[Fragmento de texto]
--- --- ---

8. Previo al 18-O, los excluidos de la triunfante alegría transicional ya recurrían a modalidades ajenas al arte de salón para expresarse, sin mediación de sabios redentores. Series de TV, hip-hop, punk rock, música popular y de masas, afiches, grafitis y performances callejeras también son prácticas culturales. Y fueron, sin duda, las más atentas a la precipitación neoliberal de la vida cotidiana. En ellas susurraban las alteridades que en 2019 irrumpieron. Ni big bang ni desborde: fue nuestra ignorancia de élite hacia formas no sofisticadas del arte, que con palabras propias nombraron la crisis del modelo.
A los profetas elitistas se les escurre esto. Quizás por eso su pueblo no descifró el idioma en que se lo vino a redimir.
9. Había una vez en que el arte era temido. El miedo no emanaba de alguna militancia homicida, sino de sus huidizos dominios inmateriales: el lenguaje, las imágenes, los sonidos. El caso insigne data de hace 2.500 años. Enamorado de la poesía, Platón sentencia: hay que expulsar a los poetas de la república. Las bellas letras diseminan una semilla nociva para el orden: su énfasis en el dolor de los héroes por sobre sus hazañas, o la representación insolente de los dioses y los gobernantes, socava la deferencia de los gobernados. Es la potencia subversiva del arte. Expande las imágenes de lo posible. Sus obras recuperan lo proscrito por el lenguaje hegemónico. Desajustan el consenso discursivo del poder. Emancipan.
Ninguna tiranía ignora esta lección. Lo sabemos en Chile.
10. En el nuevo pacto, la cultura necesita inocularse contra la autocomplacencia. Una sociedad construida sobre cimientos igualitarios no es un edén infalible. Junto con desafiar el clasismo cultural, el arte debe incomodar al poder. De lo contrario, será estridente, laureado, pero inerte, funcional a un nuevo statu quo. Menos poncho y más LasTesis: modalidades de la cultura y el intelecto que, con ingenio mordaz, remezcan hasta desconcertar. Como a Carabineros, que se querelló por atentado a la autoridad contra una performance feminista de LasTesis sobre su represión mutiladora.

--- --- ---

[Datos registrados]
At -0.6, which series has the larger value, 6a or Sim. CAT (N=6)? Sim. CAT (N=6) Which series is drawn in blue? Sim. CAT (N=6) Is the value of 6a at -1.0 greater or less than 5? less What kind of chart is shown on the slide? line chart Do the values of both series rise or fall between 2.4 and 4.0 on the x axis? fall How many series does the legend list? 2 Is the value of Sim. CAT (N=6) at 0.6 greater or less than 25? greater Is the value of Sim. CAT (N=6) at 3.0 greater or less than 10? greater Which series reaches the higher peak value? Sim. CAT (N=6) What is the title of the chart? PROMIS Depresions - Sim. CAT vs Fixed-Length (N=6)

--- --- ---

[Tareas propuestas]
(1) Enumera las prácticas culturales que el texto sobre el arte y la cultura en Chile nombra como modalidades ajenas al arte de salón.
(2) Prosigue el texto sobre el arte y la cultura en Chile a partir de su última oración.
El listado no tiene ningún papel en lo que aquí se pide.

[Respuestas]
(1) Series de TV, hip-hop, punk rock, música popular y de masas, afiches, grafitis y performances callejeras.

(2)
El platonismo policial, huelga recordar, no es privativo de uniformados. Lo vivió Lemebel: “Mi hombría no la recibí del partido/ porque me rechazaron con risitas/ muchas veces”.
11. Asistí a una clase de alguien que, entre ponchos y arpilleras, vocifera su ser popular. Nos predicó la fidelidad a nuestros orígenes. Aún recuerdo su ejemplo: “Yo soy tan popular que, si me invitas a un restorán elegante o a comer sopaipillas, escojo el carrito, porque soy popular, y eso es lo que trato de investigar”. La sola libertad de elegir la sopaipilla como si fuera una experiencia gastronómica es esnob, fetichista y mercantil, no popular. Pero, en cualquier caso, en el nuevo pacto también debemos desmantelar esta otra faz del clasismo cultural: el abajismo. Sobre todo si académicos y creadores “populares” reiteran el espíritu de fronda cuando tienen la oportunidad de tratar como igual a los desfavorecidos. No es democrático reservar espacios a sus amigos personales mientras bloquean a los meritorios alienígenas de origen popular, cual centinelas herederos de un orden refractario a la pluralidad de estas y estos invasores. Se puede impostar lo popular y ser elitista, reaccionario y conservador. ¿Acaso nunca se toparon en el carro de sopaipillas con La Cuarta, el diario popular?